The CSIS report obtained by the CP apparently also notes that CSIS is concerned with the movement only when there is some nexus between its adherents and threats to security, which remain few. That, too, aligns with what I saw in Ottawa. Most of the people there were well meaning, though misguided, in my view. But not all of them. There was a different element there. I’m not surprised CSIS still keeps an eye on some of them.

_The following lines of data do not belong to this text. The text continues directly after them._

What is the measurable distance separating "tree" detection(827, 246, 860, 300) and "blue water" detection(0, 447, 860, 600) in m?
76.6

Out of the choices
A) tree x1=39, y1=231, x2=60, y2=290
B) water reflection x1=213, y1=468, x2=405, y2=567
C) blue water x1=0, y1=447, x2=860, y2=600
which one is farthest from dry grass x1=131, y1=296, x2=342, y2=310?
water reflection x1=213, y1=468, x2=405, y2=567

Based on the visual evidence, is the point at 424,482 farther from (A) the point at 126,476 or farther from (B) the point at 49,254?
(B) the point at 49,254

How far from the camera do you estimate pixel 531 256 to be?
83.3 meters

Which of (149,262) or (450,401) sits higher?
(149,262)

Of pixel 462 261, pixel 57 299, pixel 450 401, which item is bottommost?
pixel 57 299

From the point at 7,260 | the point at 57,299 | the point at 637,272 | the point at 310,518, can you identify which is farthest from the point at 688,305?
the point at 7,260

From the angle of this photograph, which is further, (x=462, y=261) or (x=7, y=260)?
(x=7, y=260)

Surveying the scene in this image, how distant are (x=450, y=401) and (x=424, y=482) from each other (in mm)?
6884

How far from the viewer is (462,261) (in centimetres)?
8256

So that’s where we are, two years later. Little political change. Little legal clarity. And a protest movement that seems to have shrunk simply because it was robbed of much of its political oxygen. If I have any particular concerns today about all this, it would be these: events since the convoy have continually shown us that we remain a country that responds only very slowly and often ineffectively when presented with sudden threats. Canada is not a country built institutionally, jurisdictionally, or even psychologically for crisis. We have beenspoiled by a prosperous and peaceful history. This was one of the main lessons I took from the convoy crisis, and, instead of seeing signs of progress, I see more cause for alarm as time passes. If I had to guess, I’d say things are worse today, not better, in terms of nimble and effective institutional responses to sudden events. And I sense no urgency to address this.
And the other thing that worries me? While our society seems to have simmered down over the past two years, I have a hunch that all those same pressures would snap back into place with amazing speed if we were to find ourselves in a similar emergency again. As I said above, COVID changed some of us, perhaps all of us, and I think we would collectively react not as well to a crisis today as we did during the pandemic, at least in the beginning. Too much social trust has been lost and, I suspect, too much personal emotional damage done to every last one of us.
That’s an unpleasant thing to consider, especially when you combine those two concerns: a populace that would be less co-operative and more radical from the outset of a crisis and governments that are certainly no better at managing one.
I wish I had better news. Maybe things will look brighter in another two years. A man can dream, right?